_Documento_

_ _ _ _

Il 1° novembre 1952, al rientro dal viaggio di nozze, mi trasferii a Gonnosfanadiga nella casa di mio marito Pietro, dove vivo tutt’oggi. Mio marito lavorava in campagna e rientrava in paese solo una volta alla settimana, pertanto, venivano a farmi compagnia dei parenti.

Fin da subito sentii dei rumori all’interno della casa. Una notte ero con mia cognata e anche lei mi svegliò urlando spaventata:<<presto, presto, alziamoci, c’è qualcuno>>. Anch’io avevo sentito i colpi sulla porta ma, accesa la luce, non vidi nessuno. Alcune notti sembrava che qualcuno rovesciasse delle pietre ai piedi del letto, altre si sentivano dei versi animali o rumori di catene.

In un’occasione venne a farmi visita mia madre e per un lungo periodo evitò di tornare senza dirmi il motivo; solo tempo dopo mi confidò che, in mia assenza, aveva sentito il sibilo di un serpente vicino al camino. Anche mio fratello, durante qualche visita ebbe modo di sentire queste presenze, mentre mio cugino che, spesso veniva a farmi compagnia, non aveva sentito alcunché.

Esasperata, ne parlai con la vicina pensando che i rumori provenissero da casa sua ma lei negò e mi disse che in passato in questa casa aveva abitato anche una signora non vedente e che, anche lei, si era lamentata degli stessi rumori ma la figlia non aveva mai avvertito nulla. La mia vicina, poi, mi raccontò che, nella stanza dove veniva riposta la paglia, era stato visto un cane che girava con una candela sopra la schiena; io non lo dissi a nessuno ma, poco tempo dopo, una ragazza che lavorava in casa corse a chiedermi aiuto poiché mentre era in cortile, dove avevamo le galline, le era apparso un cane con una candela sopra la schiena.

_ _ _ _

_Elenco_

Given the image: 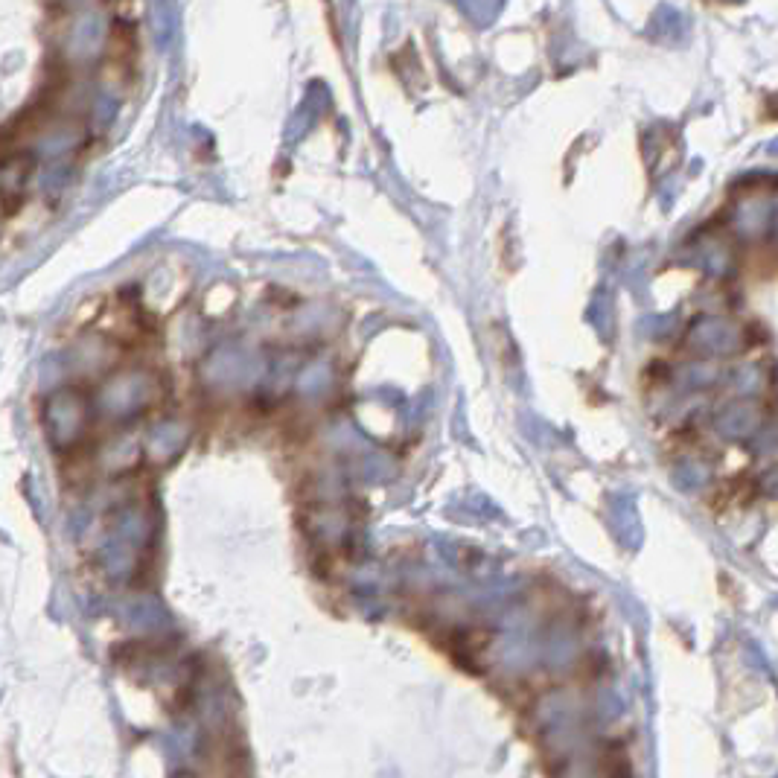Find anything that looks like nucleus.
<instances>
[]
</instances>
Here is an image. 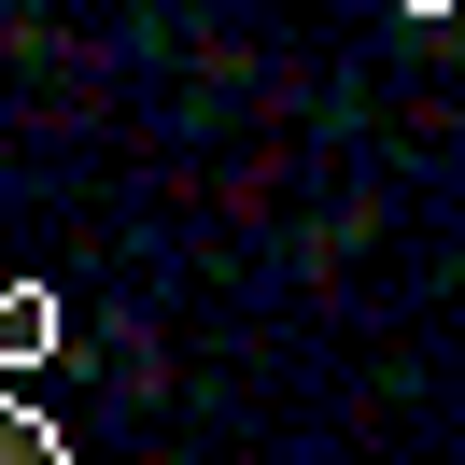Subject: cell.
Here are the masks:
<instances>
[{
  "label": "cell",
  "instance_id": "obj_1",
  "mask_svg": "<svg viewBox=\"0 0 465 465\" xmlns=\"http://www.w3.org/2000/svg\"><path fill=\"white\" fill-rule=\"evenodd\" d=\"M57 282H0V381H15V367H43V352H57Z\"/></svg>",
  "mask_w": 465,
  "mask_h": 465
},
{
  "label": "cell",
  "instance_id": "obj_2",
  "mask_svg": "<svg viewBox=\"0 0 465 465\" xmlns=\"http://www.w3.org/2000/svg\"><path fill=\"white\" fill-rule=\"evenodd\" d=\"M0 465H71V437L43 423V409H15V395H0Z\"/></svg>",
  "mask_w": 465,
  "mask_h": 465
},
{
  "label": "cell",
  "instance_id": "obj_3",
  "mask_svg": "<svg viewBox=\"0 0 465 465\" xmlns=\"http://www.w3.org/2000/svg\"><path fill=\"white\" fill-rule=\"evenodd\" d=\"M409 15H451V0H409Z\"/></svg>",
  "mask_w": 465,
  "mask_h": 465
}]
</instances>
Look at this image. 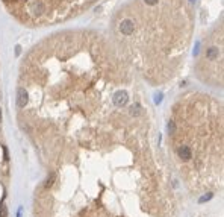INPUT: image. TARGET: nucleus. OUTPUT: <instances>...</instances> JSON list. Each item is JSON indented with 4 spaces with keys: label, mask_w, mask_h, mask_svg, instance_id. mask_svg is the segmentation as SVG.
Segmentation results:
<instances>
[{
    "label": "nucleus",
    "mask_w": 224,
    "mask_h": 217,
    "mask_svg": "<svg viewBox=\"0 0 224 217\" xmlns=\"http://www.w3.org/2000/svg\"><path fill=\"white\" fill-rule=\"evenodd\" d=\"M212 198H214V194H212V193H207V194L201 196V198L198 199V203H205V202H207V200H211Z\"/></svg>",
    "instance_id": "0eeeda50"
},
{
    "label": "nucleus",
    "mask_w": 224,
    "mask_h": 217,
    "mask_svg": "<svg viewBox=\"0 0 224 217\" xmlns=\"http://www.w3.org/2000/svg\"><path fill=\"white\" fill-rule=\"evenodd\" d=\"M29 102V94H27V91L24 90V87H18L17 90V106L20 109H23L24 106L27 105Z\"/></svg>",
    "instance_id": "39448f33"
},
{
    "label": "nucleus",
    "mask_w": 224,
    "mask_h": 217,
    "mask_svg": "<svg viewBox=\"0 0 224 217\" xmlns=\"http://www.w3.org/2000/svg\"><path fill=\"white\" fill-rule=\"evenodd\" d=\"M130 115H133V117H138V115H141L142 114V108H141V105L139 103H135L130 106Z\"/></svg>",
    "instance_id": "423d86ee"
},
{
    "label": "nucleus",
    "mask_w": 224,
    "mask_h": 217,
    "mask_svg": "<svg viewBox=\"0 0 224 217\" xmlns=\"http://www.w3.org/2000/svg\"><path fill=\"white\" fill-rule=\"evenodd\" d=\"M0 217H8V208L5 203H0Z\"/></svg>",
    "instance_id": "1a4fd4ad"
},
{
    "label": "nucleus",
    "mask_w": 224,
    "mask_h": 217,
    "mask_svg": "<svg viewBox=\"0 0 224 217\" xmlns=\"http://www.w3.org/2000/svg\"><path fill=\"white\" fill-rule=\"evenodd\" d=\"M127 100H129V94H127V91H124V90H118L115 94L112 96V102H114V105H115L117 108L124 106V105L127 103Z\"/></svg>",
    "instance_id": "7ed1b4c3"
},
{
    "label": "nucleus",
    "mask_w": 224,
    "mask_h": 217,
    "mask_svg": "<svg viewBox=\"0 0 224 217\" xmlns=\"http://www.w3.org/2000/svg\"><path fill=\"white\" fill-rule=\"evenodd\" d=\"M198 70L203 75H212L221 82L223 78V26H216L206 40V46L201 49Z\"/></svg>",
    "instance_id": "f03ea898"
},
{
    "label": "nucleus",
    "mask_w": 224,
    "mask_h": 217,
    "mask_svg": "<svg viewBox=\"0 0 224 217\" xmlns=\"http://www.w3.org/2000/svg\"><path fill=\"white\" fill-rule=\"evenodd\" d=\"M55 178H56V175H55V173H52V175H50V176L47 178V182H45V185H44V187H45V188L52 187V185H53V182H55Z\"/></svg>",
    "instance_id": "6e6552de"
},
{
    "label": "nucleus",
    "mask_w": 224,
    "mask_h": 217,
    "mask_svg": "<svg viewBox=\"0 0 224 217\" xmlns=\"http://www.w3.org/2000/svg\"><path fill=\"white\" fill-rule=\"evenodd\" d=\"M192 12L186 0H132L114 17V36L147 55L174 58L185 52L192 34Z\"/></svg>",
    "instance_id": "f257e3e1"
},
{
    "label": "nucleus",
    "mask_w": 224,
    "mask_h": 217,
    "mask_svg": "<svg viewBox=\"0 0 224 217\" xmlns=\"http://www.w3.org/2000/svg\"><path fill=\"white\" fill-rule=\"evenodd\" d=\"M176 152H177V156L180 158L182 161H189L191 158H192V149L188 147V144H180V146H177Z\"/></svg>",
    "instance_id": "20e7f679"
}]
</instances>
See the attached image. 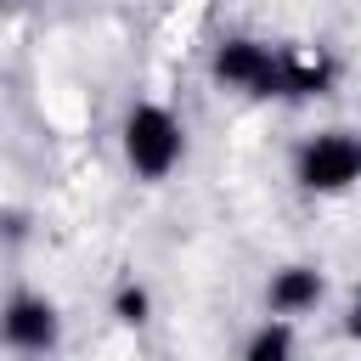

_ _ _ _

_Compito da svolgere_
Secondo il documento, che cosa sentì la madre vicino al camino?

_Soluzione scritta_
Il sibilo di un serpente.